Definisi Antroposofi

Antroposofi berasal dari “anthropos” (manusia) dan “sophia” (kebijaksanaan). Artinya, Antroposofi merupakan suatu ilmu kebijaksanaan manusia atau ilmu untuk menjadi manusia yang bijak. 

Definisi tersebut terkesan sama dengan definisi dari filsafat secara umum. Namun, Steiner menekankan bahwa Antroposofi merupakan bagian suatu ilmu tentang manusia. Antroposofi mengkaji hal yang terlihat (fenomena), maupun yang secara fisik tidak terlihat, seperti ruh dan jiwa manusia.
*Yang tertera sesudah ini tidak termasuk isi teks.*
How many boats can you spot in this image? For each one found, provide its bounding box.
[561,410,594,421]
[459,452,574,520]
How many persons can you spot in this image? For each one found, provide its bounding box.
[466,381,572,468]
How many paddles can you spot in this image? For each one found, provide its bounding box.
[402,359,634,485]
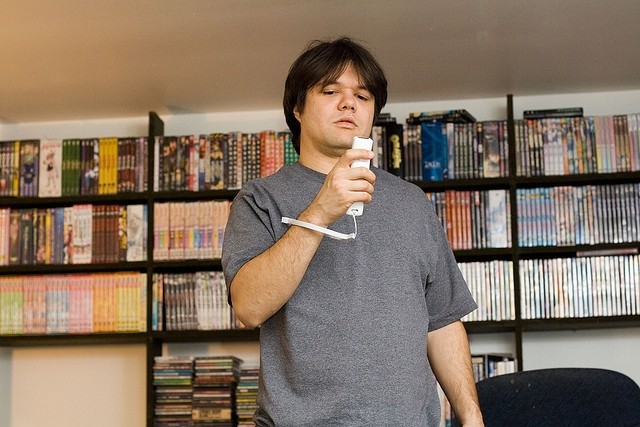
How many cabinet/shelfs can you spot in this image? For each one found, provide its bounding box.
[0,108,636,426]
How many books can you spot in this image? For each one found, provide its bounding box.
[440,352,517,426]
[153,131,296,190]
[152,273,246,333]
[517,180,639,254]
[424,188,513,251]
[516,252,640,335]
[1,272,149,334]
[1,137,147,192]
[370,108,507,180]
[513,117,638,200]
[146,357,258,426]
[1,206,147,260]
[450,255,512,322]
[152,203,231,262]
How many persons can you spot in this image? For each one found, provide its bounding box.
[220,36,487,427]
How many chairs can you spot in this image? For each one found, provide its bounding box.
[459,363,637,426]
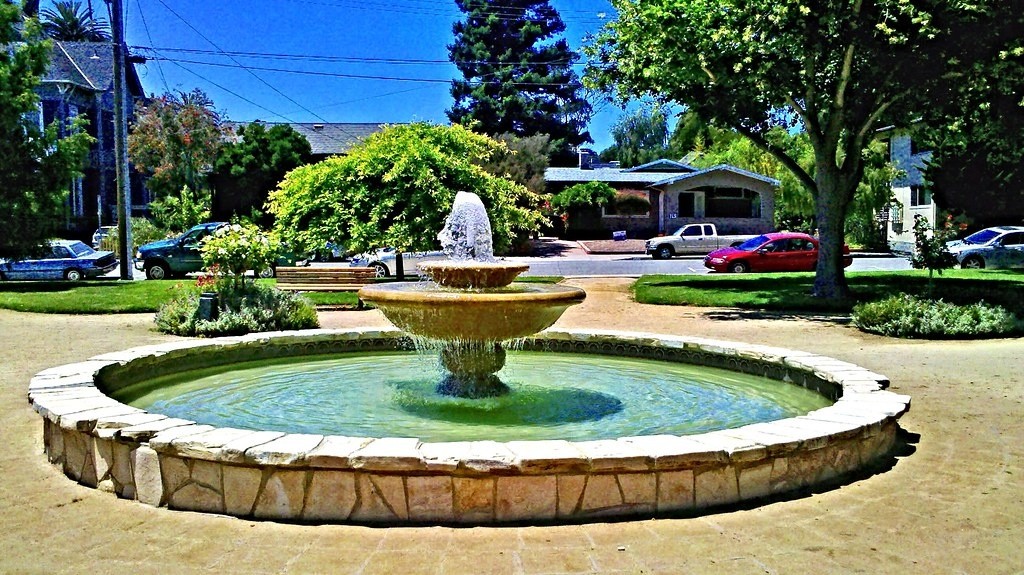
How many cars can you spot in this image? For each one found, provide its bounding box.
[702,232,853,273]
[0,240,120,281]
[349,246,445,278]
[282,240,346,262]
[937,226,1024,270]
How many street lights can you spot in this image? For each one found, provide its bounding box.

Implikasinya, antroposofi memberikan pengetahuan pada nilai-nilai spiritual dan sosial dalam kemanusiaan.

Steiner membangun antroposofi dengan harapan agar Antroposofi mampu membimbing manusia memahami kehidupan spiritual yang sesungguhnya (Steiner, 1995a). Spiritual tidak hanya mengkaji hal yang bersifat keimanan, seperti spiritual dalam perspektif keagamaan. Namun, mencakup hal tentang kehendak dan perasaan.

Walapun menganggap Antroposofi mengesankan, McGrath dan Aulthaus (Uhrmacher, 1995) menyatakan bahwa pemikiran Steiner dalam Antroposofi hanya merupakan campuran berbagai aliran dan keyakinan, antara lain romantisme, kristian, spiritual masyarakat Timur, dan bangsa-bangsa lainnya, serta merupakan sintesis dari indic (ajaran/kepercayaan di India), gnostik, dan elemen-elemen mistis.

Amrine (2011) menyanggah bahwa Antroposofi tidak dilandasi atau direduksi dari tradisi religius. Antroposofi menurutnya berakar dari para filsuf idealisme, seperti Schiller, Hegel, Fichte, dan Goethe. Antroposofi tidak memiliki kecenderungan pada ajaran religius tertentu, sehingga Pendidikan Waldorf diyakini dapat diterapkan dalam berbagai konteks budaya dan agama.

Ruang Lingkup Antroposofi

Steiner (1995a) menyatakan bahwa Antroposofi dikembangkan karena adanya kebutuhan untuk memahami manusia secara holistik, dari esensi fisik, emosi, dan mental. Antroposofi berusaha untuk melengkapi pemahaman manusia tentang manusia.

Tidak hanya memahami perilaku manusia yang dapat dilakukan oleh indera, Antroposofi berusaha memahami manusia hingga pemahaman spiritual. Antroposofi tidak hanya ingin mempengaruhi pemahaman intelektual, namun juga perasaan dan kehendak (Steiner, 1995a). 

Pada saat Steiner mengembangkan Antroposofi, perasaan dan kehendak cenderung belum cukup terjangkau oleh ilmu-ilmu lainnya. Antroposofi berbeda dengan ilmu alam yang cenderung menggunakan indera manusia. Antroposofi berusaha mengkaji perasaan dan kehendak manusia tanpa berprasangka (Steiner, 1995b). 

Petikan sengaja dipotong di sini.